Let’s get on with what you shouldn’t do with your near fields. So you’ve got these near fields, and you’re wondering if you can get them to sound better. Here are some tips that you can try to do that.
First off, it’s elementary, but I still see a lot of people do it in their studios, and it just makes me cringe every time. When you’ve got them on a desk, you’re going to get resonance through the desk. So what you want to do is get yourself a speaker stand because they’re going to sound better. You can get them in different shapes and sizes, and what you want is these placed behind your desk. These here are very nice looking and are only about £60.

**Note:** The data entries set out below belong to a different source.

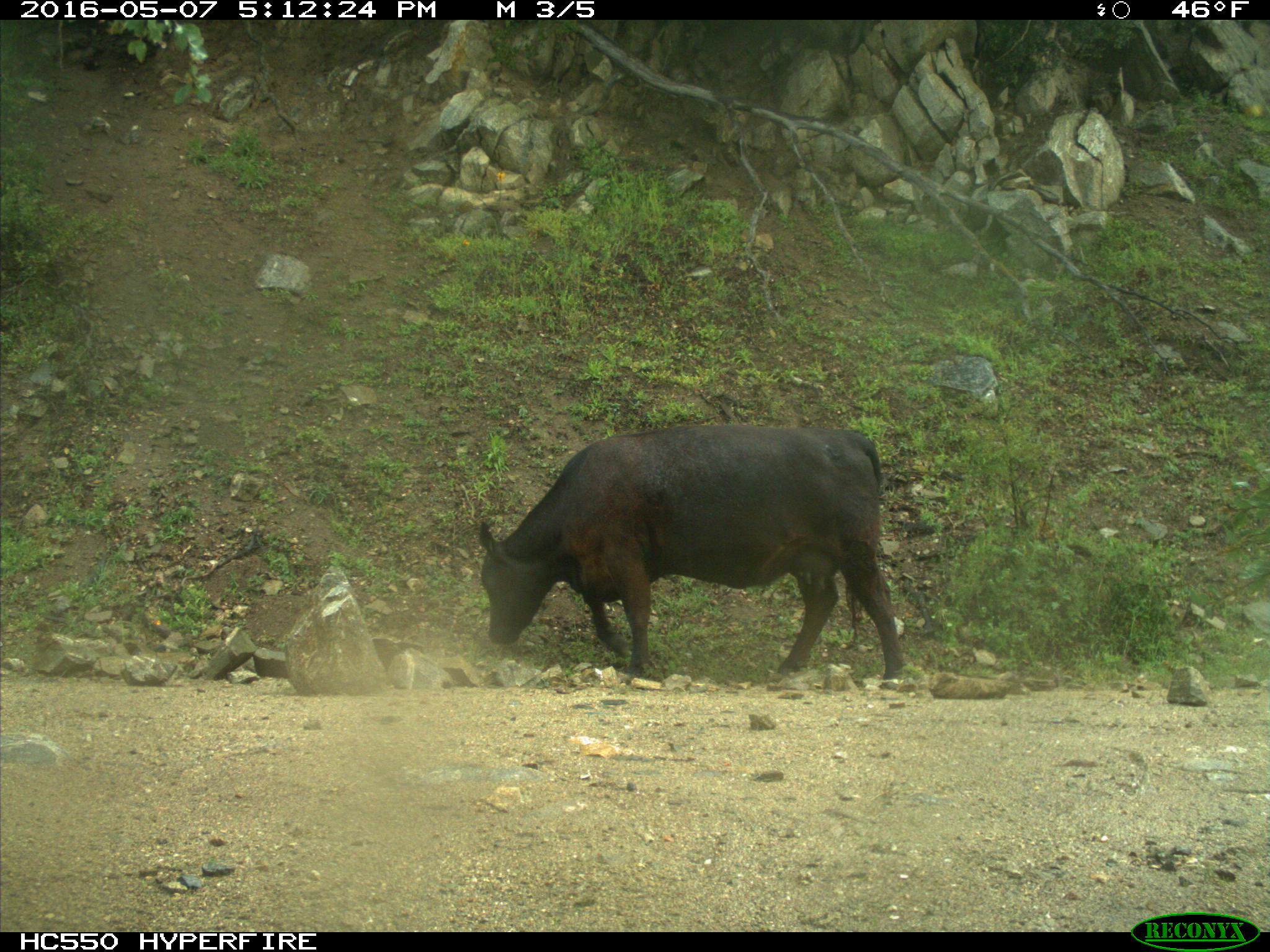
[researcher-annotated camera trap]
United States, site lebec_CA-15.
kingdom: Animalia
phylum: Chordata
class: Mammalia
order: Artiodactyla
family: Bovidae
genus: Bos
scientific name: Bos taurus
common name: domestic cow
Bos taurus (domestic cow).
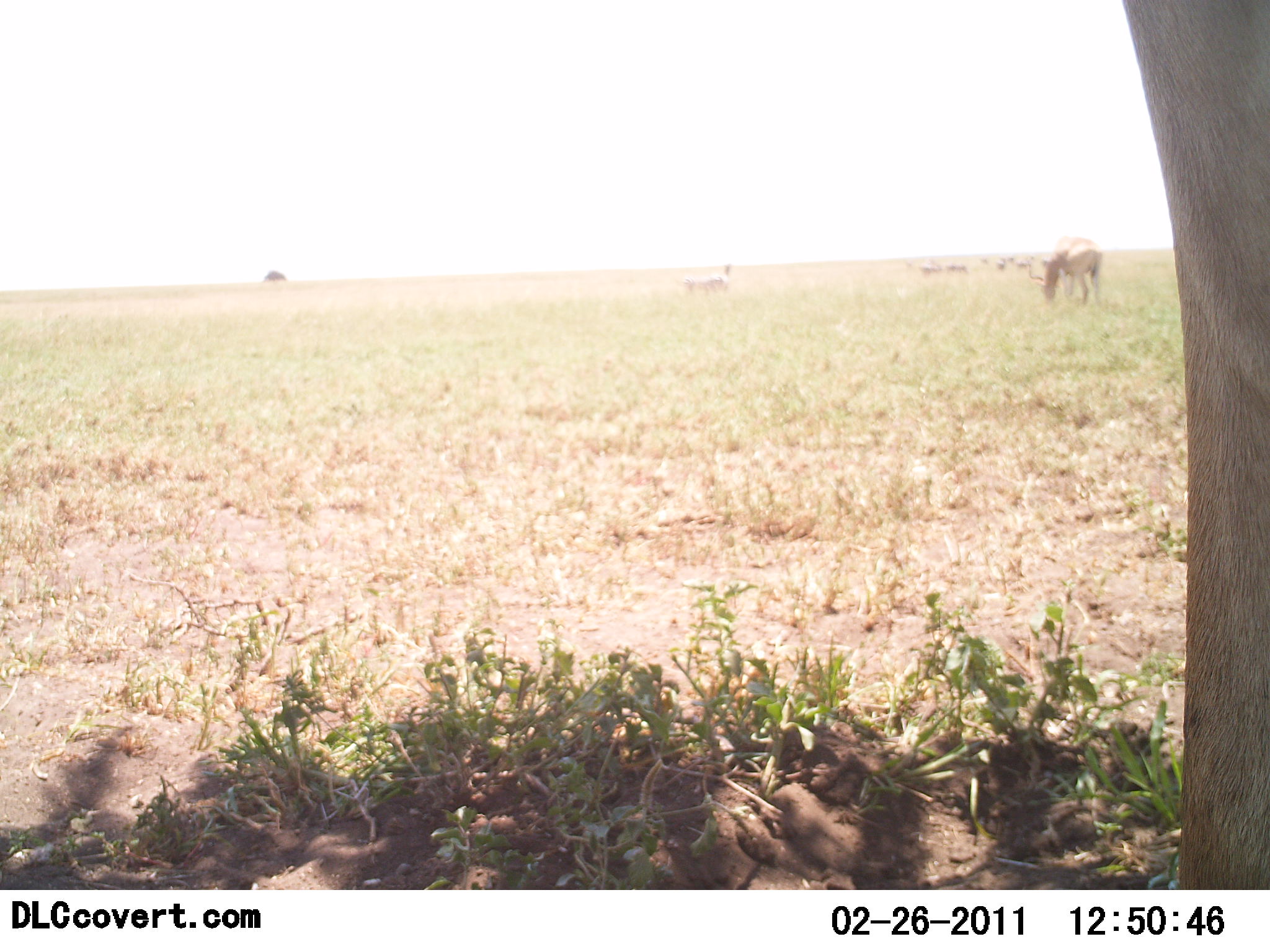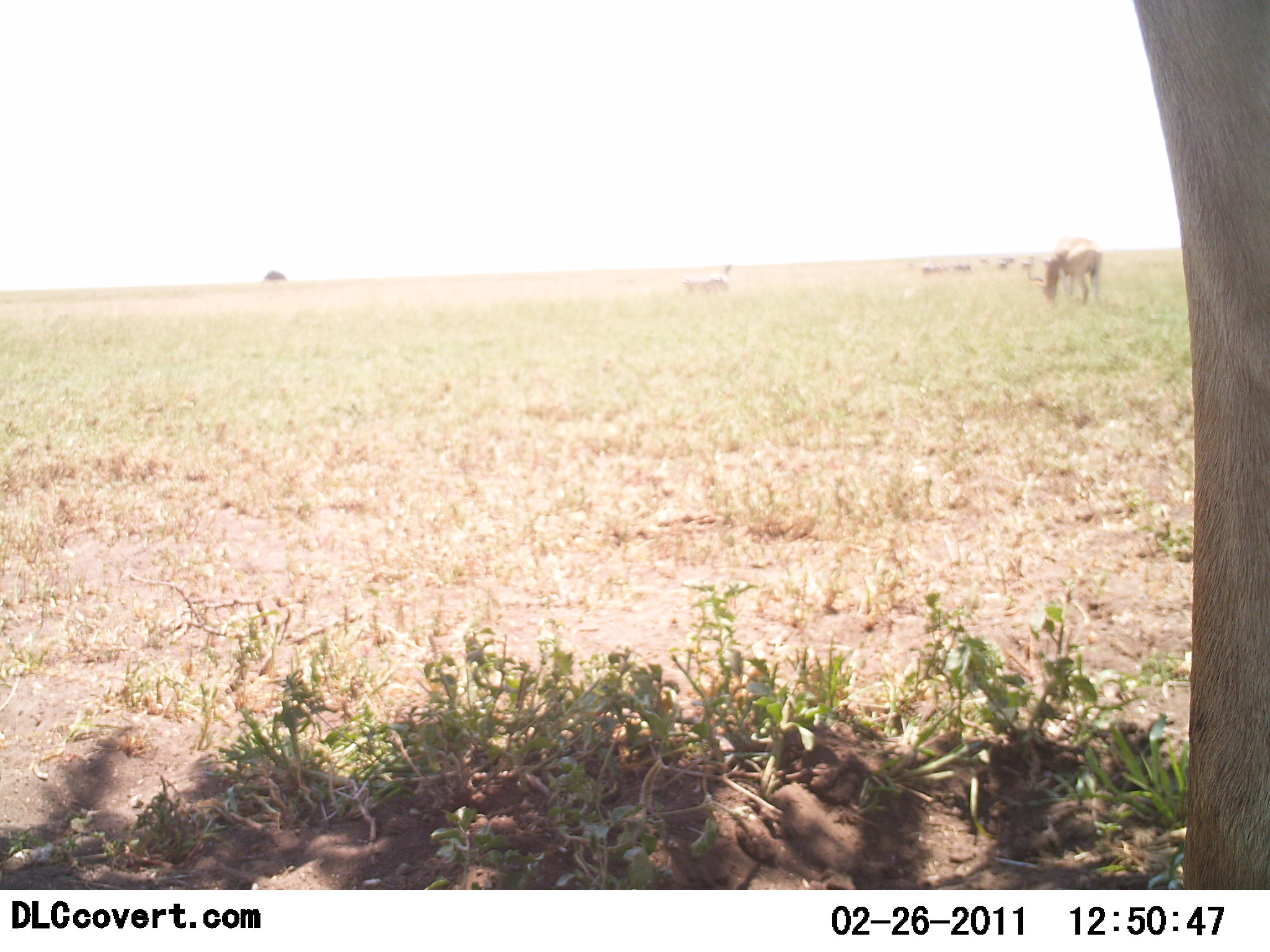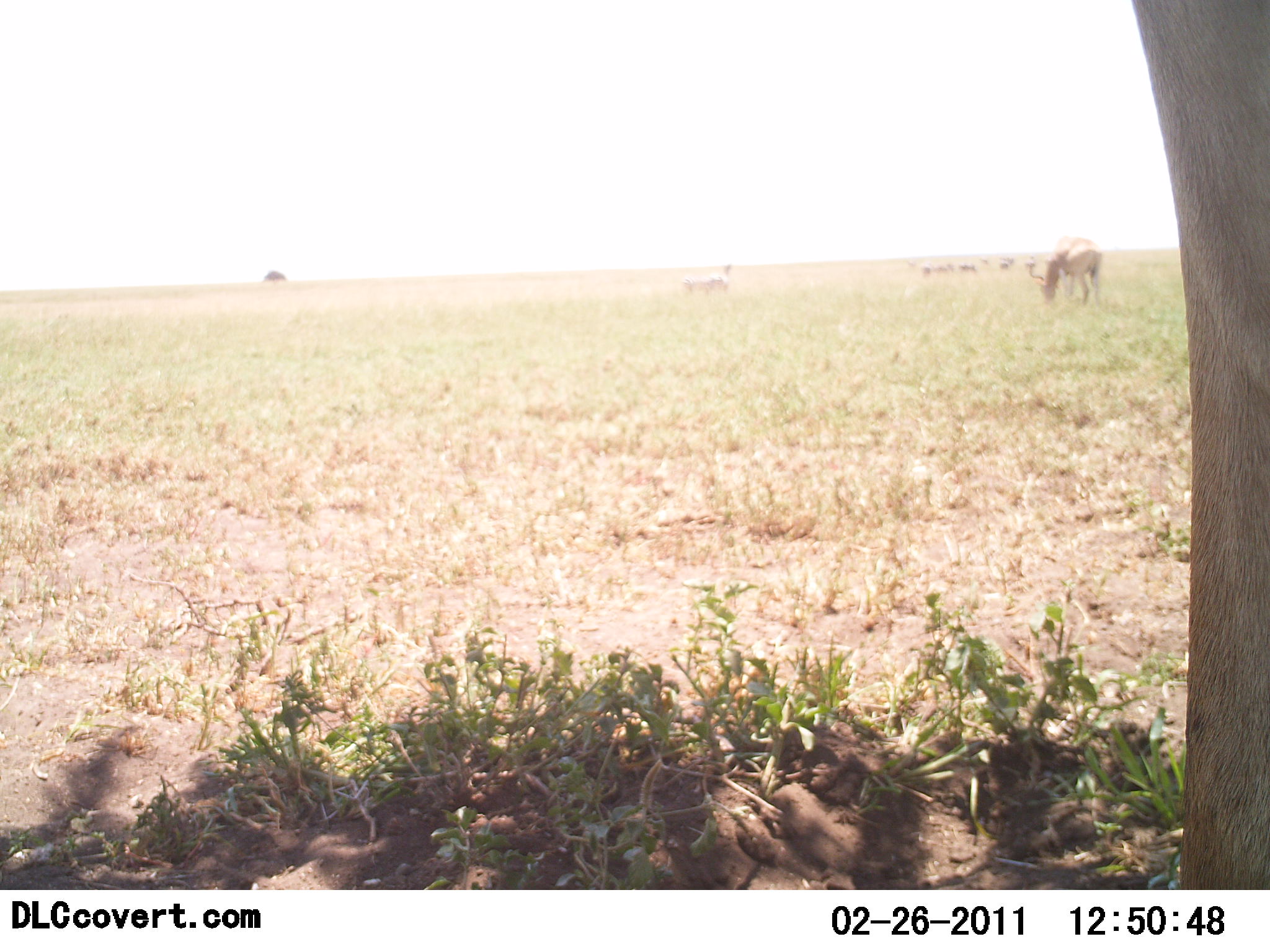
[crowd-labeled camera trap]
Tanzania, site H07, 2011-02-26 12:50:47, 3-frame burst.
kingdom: Animalia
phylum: Chordata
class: Mammalia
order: Artiodactyla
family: Bovidae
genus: Alcelaphus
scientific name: Alcelaphus buselaphus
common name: hartebeest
Hartebeest (Alcelaphus buselaphus), count 7. Behavior (volunteer vote fractions): standing 71%, resting 0%, moving 0%, interacting 0%. Young present (vote fraction): 0%. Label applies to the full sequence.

This one here is great. You can fill it with either silver sand 🏖 or lead shots, or something to get it heavier. You want it, so it’s rock-solid on the bottom and not moving. You can put some spikes on their bottoms so that they’re a bit detached from the floor, or else they’re going to resonate through it. The stand should be beautiful and solid, or you’ve got it on concrete. You have to have something between the speaker and the stand wherever you’ve got it.
Ideally, the speakers should be like an anechoic chamber, with the stands holding them in the air, so they touch nothing. There are some things called “parks” that you can get there underneath, like little IsoAcoustics. The weight of the speaker should match up with the weight of the stands because they move backwards and forwards with the weight of the speaker. With IsoAcoustics, their names should be at the front because they move backwards and forwards in that direction.
So what happens there is you get some great separation in your speaker, and you’re getting the speakers working exactly how they need to. You want it, so it’s just sitting on top, totally detached from the rest of the stand.